Does God Need Us?

Have you ever contemplated the astonishing idea that God trusts us to do His work in the world? Indeed He has given us the glorious privilege of being incarnations of Christ’s love as He was the incarnation of God’s love in a love-starved world. As Michael Quoist says it, we are “invited to participate, as a friend and brother or sister, in the mission entrusted to Jesus by the Father.”

Others too have spoken appealingly of this facet of our relationship with God:

. . . we have been given the spirit of power and love and self-control, . . . that we may be embodiments of the Spirit of God in human affairs through whom He may accomplish His purposes in the world.Reul Howe, in Herein Is Love.

Part of the astonishing humility of the love of God lies, not only in His human-level approach in coming down to where we are, but in His perfect readiness to use ordinary people like ourselves as channels and instruments in our day and generation in the vast sweep of his unchanging purpose.” – J. B. Phillips in Making Men Whole.

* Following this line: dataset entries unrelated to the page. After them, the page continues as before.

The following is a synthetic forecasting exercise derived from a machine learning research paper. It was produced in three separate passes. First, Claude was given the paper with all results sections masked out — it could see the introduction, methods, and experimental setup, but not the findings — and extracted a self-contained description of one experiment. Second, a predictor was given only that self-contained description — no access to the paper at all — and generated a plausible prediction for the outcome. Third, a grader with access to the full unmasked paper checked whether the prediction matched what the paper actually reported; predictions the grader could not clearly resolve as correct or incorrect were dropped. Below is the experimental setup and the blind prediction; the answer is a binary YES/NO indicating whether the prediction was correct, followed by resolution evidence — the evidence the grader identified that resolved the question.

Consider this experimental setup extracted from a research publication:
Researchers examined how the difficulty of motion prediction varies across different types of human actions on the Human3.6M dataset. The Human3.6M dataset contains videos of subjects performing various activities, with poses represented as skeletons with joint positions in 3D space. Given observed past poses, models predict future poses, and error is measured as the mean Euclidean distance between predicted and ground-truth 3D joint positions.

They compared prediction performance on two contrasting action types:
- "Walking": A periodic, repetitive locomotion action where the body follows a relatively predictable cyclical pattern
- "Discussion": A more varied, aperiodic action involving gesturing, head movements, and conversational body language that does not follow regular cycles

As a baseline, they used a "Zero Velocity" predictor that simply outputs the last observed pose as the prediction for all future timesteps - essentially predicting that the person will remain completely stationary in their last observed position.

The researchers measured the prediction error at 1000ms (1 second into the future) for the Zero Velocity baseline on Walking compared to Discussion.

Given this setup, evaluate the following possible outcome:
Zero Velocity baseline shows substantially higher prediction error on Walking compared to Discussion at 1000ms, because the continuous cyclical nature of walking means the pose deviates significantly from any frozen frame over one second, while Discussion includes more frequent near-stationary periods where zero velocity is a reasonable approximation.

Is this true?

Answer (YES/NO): NO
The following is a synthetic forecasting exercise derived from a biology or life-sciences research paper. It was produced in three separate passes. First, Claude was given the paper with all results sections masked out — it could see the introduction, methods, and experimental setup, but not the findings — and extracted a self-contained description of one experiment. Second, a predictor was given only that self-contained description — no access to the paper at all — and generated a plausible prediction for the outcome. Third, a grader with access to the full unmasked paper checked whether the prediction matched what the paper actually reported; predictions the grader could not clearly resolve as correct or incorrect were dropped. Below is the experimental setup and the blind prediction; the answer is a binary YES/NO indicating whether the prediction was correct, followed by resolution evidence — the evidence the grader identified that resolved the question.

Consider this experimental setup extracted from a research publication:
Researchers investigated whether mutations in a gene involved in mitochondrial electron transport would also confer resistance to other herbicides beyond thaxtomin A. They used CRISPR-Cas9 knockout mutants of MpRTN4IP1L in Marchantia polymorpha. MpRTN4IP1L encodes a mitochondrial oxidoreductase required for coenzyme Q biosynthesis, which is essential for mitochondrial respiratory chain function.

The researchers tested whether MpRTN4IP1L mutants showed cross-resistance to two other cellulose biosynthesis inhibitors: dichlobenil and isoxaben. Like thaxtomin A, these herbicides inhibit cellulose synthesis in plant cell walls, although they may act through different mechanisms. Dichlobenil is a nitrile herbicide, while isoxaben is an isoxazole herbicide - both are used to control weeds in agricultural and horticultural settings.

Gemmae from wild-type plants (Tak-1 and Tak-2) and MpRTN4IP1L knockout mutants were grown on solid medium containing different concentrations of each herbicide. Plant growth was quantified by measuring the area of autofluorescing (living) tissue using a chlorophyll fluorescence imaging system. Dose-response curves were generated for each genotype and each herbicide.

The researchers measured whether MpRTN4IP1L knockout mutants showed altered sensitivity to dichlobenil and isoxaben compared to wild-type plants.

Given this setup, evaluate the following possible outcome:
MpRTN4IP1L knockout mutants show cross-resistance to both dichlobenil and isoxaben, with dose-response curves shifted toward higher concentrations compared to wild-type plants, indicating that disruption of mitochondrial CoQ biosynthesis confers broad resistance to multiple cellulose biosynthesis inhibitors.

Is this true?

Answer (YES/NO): NO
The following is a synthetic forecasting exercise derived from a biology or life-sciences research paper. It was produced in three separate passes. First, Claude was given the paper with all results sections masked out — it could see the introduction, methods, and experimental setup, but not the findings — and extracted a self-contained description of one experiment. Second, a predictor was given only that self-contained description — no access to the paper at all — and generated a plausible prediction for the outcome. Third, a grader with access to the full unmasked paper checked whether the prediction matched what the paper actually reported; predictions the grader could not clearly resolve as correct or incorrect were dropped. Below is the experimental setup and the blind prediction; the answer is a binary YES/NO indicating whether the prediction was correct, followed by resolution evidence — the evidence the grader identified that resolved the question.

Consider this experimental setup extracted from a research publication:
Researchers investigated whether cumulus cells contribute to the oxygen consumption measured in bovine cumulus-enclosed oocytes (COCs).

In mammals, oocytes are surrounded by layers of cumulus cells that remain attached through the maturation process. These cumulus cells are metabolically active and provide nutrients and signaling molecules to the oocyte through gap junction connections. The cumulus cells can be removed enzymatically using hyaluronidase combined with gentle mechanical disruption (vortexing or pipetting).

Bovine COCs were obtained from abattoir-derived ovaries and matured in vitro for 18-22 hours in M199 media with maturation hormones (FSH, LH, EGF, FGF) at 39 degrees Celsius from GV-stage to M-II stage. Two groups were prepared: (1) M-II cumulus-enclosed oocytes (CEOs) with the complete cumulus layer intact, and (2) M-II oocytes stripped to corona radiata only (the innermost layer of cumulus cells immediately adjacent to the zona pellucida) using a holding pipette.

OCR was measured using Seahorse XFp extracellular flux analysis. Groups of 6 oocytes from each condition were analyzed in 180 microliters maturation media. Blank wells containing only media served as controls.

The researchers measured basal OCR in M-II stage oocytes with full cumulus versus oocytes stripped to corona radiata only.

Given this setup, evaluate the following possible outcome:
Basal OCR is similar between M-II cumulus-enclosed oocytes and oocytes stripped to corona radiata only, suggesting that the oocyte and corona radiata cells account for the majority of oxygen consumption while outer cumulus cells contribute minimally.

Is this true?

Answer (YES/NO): NO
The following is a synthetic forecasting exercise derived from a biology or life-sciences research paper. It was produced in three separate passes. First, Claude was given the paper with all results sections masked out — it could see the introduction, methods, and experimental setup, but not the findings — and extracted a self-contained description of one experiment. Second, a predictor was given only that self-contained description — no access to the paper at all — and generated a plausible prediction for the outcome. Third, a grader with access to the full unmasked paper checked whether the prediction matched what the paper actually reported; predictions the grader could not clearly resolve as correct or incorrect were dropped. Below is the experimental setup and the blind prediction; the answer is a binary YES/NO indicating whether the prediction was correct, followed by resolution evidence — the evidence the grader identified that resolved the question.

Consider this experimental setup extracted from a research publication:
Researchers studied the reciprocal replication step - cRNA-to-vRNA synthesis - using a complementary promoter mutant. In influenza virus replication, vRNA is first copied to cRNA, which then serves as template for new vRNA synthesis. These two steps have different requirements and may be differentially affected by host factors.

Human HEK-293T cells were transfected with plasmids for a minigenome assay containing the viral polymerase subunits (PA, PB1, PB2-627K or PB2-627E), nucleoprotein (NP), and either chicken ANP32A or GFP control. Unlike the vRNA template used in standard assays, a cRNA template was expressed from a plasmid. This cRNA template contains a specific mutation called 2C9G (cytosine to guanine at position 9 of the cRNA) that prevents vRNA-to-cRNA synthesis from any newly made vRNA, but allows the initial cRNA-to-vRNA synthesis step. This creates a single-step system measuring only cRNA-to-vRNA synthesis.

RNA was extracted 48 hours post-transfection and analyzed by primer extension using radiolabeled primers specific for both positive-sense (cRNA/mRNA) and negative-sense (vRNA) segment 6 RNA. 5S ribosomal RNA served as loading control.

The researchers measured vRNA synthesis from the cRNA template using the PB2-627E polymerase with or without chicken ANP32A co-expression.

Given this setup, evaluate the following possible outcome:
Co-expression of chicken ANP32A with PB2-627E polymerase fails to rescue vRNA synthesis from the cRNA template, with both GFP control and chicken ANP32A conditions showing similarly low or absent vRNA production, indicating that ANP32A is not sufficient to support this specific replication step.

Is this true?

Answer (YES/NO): NO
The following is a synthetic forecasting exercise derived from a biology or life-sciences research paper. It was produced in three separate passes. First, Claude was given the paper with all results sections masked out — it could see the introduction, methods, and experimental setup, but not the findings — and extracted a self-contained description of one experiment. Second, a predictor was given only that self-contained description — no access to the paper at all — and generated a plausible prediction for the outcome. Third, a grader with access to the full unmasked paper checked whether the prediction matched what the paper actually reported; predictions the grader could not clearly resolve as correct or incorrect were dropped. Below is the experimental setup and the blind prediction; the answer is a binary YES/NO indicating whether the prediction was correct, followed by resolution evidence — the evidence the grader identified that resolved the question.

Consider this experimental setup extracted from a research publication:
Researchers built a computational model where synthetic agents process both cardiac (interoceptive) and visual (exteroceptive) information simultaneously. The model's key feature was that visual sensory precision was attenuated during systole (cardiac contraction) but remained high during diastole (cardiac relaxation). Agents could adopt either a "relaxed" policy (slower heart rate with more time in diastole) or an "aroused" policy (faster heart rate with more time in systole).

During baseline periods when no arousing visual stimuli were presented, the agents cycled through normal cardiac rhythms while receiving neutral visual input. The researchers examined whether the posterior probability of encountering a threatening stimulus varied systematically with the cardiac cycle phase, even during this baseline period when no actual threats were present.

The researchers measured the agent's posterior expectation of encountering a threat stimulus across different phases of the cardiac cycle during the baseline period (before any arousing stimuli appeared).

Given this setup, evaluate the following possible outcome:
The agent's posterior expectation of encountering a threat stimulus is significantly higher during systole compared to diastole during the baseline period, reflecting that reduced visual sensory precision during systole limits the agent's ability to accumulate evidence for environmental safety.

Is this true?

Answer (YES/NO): YES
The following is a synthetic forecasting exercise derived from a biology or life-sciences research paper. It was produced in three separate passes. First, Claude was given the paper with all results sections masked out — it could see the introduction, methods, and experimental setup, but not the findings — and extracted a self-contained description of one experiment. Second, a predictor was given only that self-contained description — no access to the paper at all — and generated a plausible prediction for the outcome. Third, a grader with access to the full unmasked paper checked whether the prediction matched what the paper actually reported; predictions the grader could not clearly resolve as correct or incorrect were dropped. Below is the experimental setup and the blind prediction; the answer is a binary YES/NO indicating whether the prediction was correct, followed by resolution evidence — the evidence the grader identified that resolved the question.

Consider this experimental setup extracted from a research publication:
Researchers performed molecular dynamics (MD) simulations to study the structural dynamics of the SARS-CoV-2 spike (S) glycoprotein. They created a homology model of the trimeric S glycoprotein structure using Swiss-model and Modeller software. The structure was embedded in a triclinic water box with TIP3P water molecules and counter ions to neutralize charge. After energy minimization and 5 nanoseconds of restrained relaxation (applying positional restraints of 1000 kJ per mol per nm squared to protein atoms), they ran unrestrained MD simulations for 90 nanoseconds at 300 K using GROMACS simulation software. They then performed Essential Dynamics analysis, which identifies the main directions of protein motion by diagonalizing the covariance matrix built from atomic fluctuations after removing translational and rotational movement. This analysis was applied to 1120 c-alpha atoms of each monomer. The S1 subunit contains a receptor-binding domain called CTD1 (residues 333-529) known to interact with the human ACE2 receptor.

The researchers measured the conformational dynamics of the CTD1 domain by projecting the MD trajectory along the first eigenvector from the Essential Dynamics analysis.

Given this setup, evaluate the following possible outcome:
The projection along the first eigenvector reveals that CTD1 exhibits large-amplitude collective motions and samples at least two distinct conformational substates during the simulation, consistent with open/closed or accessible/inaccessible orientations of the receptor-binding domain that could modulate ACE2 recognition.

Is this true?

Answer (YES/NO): YES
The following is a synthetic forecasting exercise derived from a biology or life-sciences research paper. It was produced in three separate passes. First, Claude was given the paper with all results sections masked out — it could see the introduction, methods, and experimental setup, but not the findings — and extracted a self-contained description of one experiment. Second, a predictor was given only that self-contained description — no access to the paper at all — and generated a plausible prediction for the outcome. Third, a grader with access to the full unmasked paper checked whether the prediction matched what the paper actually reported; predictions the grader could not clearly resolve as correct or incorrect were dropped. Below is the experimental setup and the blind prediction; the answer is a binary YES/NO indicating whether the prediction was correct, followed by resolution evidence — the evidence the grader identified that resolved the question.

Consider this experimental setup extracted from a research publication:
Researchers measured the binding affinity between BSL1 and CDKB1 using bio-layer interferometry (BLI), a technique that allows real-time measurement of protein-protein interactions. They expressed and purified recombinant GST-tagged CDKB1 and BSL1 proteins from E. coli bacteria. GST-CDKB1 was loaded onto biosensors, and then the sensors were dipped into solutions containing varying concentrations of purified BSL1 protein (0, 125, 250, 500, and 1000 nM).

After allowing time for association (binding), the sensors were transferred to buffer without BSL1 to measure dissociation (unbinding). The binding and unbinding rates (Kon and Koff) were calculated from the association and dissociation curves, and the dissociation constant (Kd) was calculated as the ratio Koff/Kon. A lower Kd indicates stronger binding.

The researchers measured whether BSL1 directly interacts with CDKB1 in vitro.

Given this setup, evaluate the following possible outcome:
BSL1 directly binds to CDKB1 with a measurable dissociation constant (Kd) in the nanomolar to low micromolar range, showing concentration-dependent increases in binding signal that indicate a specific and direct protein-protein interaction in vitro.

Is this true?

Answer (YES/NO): YES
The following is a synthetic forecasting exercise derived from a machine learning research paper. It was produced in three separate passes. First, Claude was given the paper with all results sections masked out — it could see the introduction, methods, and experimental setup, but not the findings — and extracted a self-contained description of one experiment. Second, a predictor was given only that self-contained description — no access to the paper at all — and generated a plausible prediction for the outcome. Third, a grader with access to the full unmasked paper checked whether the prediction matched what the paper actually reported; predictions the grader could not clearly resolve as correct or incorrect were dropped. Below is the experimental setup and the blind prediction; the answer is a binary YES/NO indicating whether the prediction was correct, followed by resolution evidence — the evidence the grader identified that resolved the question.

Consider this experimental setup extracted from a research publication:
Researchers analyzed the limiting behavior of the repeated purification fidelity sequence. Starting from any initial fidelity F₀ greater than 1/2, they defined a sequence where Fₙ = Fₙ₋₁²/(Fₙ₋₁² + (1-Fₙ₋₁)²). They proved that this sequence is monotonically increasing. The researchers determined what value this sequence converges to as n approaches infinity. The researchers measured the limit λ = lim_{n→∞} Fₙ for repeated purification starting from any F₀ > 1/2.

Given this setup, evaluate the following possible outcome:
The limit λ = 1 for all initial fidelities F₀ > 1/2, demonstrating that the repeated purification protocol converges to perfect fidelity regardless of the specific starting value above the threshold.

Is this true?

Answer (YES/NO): YES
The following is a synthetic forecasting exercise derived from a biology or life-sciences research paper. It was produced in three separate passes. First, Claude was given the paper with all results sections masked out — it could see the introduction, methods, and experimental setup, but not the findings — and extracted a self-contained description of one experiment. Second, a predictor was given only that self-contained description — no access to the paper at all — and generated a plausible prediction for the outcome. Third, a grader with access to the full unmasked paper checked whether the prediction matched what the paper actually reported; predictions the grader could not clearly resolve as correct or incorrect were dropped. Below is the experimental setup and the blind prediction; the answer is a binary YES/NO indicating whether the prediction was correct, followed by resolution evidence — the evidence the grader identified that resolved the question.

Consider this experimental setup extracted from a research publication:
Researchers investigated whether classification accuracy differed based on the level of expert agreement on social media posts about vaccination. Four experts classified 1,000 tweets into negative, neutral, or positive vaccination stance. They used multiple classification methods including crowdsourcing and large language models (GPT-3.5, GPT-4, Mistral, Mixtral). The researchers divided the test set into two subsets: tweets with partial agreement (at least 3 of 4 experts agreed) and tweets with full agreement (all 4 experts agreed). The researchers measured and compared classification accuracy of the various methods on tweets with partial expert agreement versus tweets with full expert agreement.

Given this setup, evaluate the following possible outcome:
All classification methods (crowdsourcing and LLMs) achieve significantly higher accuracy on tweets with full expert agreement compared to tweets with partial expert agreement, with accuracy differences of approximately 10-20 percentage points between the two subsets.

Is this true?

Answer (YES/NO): NO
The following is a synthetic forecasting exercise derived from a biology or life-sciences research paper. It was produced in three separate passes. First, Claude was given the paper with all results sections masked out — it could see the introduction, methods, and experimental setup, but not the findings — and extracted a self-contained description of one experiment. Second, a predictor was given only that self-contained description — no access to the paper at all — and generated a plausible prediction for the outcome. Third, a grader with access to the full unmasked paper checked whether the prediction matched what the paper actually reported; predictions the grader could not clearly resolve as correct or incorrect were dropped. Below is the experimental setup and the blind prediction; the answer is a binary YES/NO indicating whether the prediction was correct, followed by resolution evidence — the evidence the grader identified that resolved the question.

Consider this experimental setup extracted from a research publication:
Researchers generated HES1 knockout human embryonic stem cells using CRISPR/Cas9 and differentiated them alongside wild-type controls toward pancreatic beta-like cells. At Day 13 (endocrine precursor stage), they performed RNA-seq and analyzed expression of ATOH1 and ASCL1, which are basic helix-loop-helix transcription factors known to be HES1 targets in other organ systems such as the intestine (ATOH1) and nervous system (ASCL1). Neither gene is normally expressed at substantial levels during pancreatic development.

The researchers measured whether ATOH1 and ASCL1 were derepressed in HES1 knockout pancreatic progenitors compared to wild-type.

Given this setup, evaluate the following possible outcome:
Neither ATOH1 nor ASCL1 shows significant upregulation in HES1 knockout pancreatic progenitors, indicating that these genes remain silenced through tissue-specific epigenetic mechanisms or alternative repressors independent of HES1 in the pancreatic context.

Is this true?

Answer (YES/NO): NO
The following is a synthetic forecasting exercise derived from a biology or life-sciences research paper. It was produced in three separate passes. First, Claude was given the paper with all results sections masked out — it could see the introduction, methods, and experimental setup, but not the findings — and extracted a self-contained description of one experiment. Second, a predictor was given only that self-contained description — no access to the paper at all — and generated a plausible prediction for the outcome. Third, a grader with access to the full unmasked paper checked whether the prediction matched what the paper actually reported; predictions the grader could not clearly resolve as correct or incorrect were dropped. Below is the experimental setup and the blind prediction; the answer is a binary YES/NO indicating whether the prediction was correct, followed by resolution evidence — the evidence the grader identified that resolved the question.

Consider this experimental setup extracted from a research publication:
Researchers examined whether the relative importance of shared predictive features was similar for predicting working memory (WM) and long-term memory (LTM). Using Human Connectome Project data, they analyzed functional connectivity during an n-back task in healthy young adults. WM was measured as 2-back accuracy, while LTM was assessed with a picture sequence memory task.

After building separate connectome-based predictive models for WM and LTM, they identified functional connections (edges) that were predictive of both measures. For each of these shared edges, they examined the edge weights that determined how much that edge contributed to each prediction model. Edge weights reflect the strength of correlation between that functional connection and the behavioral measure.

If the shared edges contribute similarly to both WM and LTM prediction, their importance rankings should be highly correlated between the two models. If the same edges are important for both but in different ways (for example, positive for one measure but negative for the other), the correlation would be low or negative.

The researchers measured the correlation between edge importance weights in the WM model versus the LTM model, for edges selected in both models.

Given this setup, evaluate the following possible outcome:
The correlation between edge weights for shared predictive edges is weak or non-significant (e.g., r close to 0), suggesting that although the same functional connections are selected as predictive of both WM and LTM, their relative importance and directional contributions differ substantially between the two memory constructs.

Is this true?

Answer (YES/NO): NO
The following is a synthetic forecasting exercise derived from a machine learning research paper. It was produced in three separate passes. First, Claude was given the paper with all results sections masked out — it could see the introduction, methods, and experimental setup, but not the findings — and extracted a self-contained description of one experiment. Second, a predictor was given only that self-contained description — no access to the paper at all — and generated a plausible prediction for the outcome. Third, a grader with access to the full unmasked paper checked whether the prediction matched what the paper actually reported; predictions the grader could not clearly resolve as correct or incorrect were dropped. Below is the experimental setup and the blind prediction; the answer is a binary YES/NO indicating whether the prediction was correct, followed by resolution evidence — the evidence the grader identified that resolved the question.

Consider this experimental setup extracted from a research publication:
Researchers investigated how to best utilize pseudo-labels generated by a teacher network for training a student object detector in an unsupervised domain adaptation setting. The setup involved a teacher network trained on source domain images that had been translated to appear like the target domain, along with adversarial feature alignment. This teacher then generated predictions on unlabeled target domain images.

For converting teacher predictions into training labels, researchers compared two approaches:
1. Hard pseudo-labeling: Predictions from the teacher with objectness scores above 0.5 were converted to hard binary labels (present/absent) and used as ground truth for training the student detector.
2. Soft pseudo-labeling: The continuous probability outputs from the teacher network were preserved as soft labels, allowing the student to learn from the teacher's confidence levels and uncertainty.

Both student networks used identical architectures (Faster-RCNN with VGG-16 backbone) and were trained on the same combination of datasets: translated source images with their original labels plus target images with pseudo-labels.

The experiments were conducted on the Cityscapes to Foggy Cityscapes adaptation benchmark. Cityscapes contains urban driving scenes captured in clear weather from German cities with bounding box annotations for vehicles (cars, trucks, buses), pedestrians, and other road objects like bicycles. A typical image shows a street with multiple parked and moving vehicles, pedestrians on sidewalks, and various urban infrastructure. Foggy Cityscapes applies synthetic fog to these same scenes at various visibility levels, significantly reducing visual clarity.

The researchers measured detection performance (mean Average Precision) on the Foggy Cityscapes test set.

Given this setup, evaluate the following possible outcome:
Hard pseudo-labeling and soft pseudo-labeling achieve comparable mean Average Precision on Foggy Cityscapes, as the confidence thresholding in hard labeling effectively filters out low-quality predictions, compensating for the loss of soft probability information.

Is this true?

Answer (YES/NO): NO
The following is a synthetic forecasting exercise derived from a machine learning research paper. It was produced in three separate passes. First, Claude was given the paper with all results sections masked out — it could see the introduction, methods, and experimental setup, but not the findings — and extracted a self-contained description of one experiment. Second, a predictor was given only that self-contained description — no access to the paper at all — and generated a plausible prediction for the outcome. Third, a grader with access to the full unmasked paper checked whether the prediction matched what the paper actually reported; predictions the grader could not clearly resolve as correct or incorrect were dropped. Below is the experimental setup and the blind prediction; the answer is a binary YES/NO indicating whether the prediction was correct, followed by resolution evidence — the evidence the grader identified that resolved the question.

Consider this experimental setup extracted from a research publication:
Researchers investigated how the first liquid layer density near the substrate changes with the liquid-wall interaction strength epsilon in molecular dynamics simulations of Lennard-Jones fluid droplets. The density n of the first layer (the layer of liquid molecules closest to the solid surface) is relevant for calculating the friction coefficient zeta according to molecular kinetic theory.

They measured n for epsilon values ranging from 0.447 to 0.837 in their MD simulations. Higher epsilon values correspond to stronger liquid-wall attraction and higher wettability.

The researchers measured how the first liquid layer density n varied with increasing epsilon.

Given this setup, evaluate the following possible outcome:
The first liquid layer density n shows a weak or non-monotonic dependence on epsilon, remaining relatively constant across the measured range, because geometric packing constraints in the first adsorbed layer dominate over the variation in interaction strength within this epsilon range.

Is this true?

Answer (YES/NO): NO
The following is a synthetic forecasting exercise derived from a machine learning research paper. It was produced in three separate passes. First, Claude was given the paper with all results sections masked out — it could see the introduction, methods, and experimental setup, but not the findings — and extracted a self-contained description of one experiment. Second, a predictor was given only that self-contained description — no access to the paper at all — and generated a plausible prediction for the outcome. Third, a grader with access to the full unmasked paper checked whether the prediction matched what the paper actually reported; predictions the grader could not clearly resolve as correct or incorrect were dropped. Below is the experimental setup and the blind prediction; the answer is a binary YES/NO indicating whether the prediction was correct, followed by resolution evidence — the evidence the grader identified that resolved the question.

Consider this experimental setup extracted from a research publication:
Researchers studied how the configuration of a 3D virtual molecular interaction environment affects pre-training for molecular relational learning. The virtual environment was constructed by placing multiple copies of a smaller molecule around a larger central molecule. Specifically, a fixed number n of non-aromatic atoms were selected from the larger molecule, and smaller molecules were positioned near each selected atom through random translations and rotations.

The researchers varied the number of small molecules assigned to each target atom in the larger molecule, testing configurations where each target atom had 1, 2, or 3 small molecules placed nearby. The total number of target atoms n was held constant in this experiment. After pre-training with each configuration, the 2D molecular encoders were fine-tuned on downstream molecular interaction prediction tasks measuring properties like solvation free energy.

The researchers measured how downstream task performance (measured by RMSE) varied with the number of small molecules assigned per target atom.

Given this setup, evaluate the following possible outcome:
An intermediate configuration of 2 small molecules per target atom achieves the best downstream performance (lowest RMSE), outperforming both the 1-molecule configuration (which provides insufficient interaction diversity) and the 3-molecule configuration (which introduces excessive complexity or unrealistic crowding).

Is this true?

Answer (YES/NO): NO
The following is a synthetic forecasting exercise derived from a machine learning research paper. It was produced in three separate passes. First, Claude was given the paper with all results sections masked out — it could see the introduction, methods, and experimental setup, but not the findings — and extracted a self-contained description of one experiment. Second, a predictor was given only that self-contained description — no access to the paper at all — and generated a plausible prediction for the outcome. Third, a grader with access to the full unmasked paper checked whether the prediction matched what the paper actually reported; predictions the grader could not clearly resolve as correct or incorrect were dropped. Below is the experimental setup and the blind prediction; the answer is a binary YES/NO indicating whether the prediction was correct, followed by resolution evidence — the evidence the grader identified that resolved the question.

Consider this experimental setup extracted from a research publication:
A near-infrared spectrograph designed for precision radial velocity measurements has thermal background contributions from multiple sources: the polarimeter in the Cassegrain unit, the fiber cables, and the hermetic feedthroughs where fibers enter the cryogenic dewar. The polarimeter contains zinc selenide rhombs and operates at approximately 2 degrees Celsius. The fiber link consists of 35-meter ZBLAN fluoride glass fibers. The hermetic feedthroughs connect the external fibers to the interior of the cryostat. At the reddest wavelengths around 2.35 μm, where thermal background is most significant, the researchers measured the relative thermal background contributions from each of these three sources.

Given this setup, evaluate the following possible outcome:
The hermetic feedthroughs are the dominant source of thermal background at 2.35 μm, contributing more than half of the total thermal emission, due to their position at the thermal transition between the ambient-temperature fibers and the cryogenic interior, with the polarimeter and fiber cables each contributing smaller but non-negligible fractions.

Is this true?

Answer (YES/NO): YES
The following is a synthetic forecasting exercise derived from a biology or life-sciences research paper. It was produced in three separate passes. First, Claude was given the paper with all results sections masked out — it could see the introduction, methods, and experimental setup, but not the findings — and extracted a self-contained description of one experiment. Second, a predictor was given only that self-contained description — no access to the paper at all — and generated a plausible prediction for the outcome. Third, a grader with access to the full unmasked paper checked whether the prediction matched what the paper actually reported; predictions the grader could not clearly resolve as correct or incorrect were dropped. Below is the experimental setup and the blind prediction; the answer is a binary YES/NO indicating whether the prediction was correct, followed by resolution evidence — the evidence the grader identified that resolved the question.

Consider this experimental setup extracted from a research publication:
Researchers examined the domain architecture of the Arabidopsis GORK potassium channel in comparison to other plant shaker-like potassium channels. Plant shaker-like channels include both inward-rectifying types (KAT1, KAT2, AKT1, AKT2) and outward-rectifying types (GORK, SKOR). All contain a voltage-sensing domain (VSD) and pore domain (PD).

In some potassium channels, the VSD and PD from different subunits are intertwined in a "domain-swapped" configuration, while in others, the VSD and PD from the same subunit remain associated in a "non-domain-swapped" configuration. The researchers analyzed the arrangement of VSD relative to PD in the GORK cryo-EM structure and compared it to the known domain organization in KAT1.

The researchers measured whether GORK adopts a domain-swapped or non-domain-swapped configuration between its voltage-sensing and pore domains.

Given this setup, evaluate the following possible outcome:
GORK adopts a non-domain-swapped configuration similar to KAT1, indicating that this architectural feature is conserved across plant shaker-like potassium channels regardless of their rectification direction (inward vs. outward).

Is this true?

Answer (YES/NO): NO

To be sure, God does not need us in the way that we need Him; yet His love cannot be poured out unless there is a response in us.

Many of us perhaps long for some dramatic witness. The truth is, however, that for the most part we are embodiments of His Spirit in the ordinary places, in those areas where our lives touch the lives of others, where God has placed us and using the gifts He has given us.

Elton Trueblood has pointed out that “there are people for whom you hold the keys of the kingdom” and if you don’t use the keys, nobody else will. It may be the actual moment of bringing someone into the kingdom, it may be a moment of great insight when all of life opens up when you are sharing together, it may be a moment of crisis, it may be an introduction to Jesus through your love, and it may be a healing moment.

Jesus was not always “going out of his way” to look for somebody to serve. He just “seems to have walked along and helped the people in his path. He was always focused on doing God’s will and going where God led him” (Keith Miller, in The Taste of New Wine). We have to conclude that it was by doing this that He was doing God’s will. It must follow then that if we are to continue His work, if we are to be incarnations of His love, we will live our lives in the same way. Thus do we become the “loving concern of God in action.”

Is it not an incredible thought that God needs us? Although what we do may seem small and insignificant, when taken up into the stream of God’s love, our little personal stores of faith and action become greater than we could ever imagine. They become, as Samuel Shoemaker has phrased it, “a sacramental channel for the Spirit of God to use.”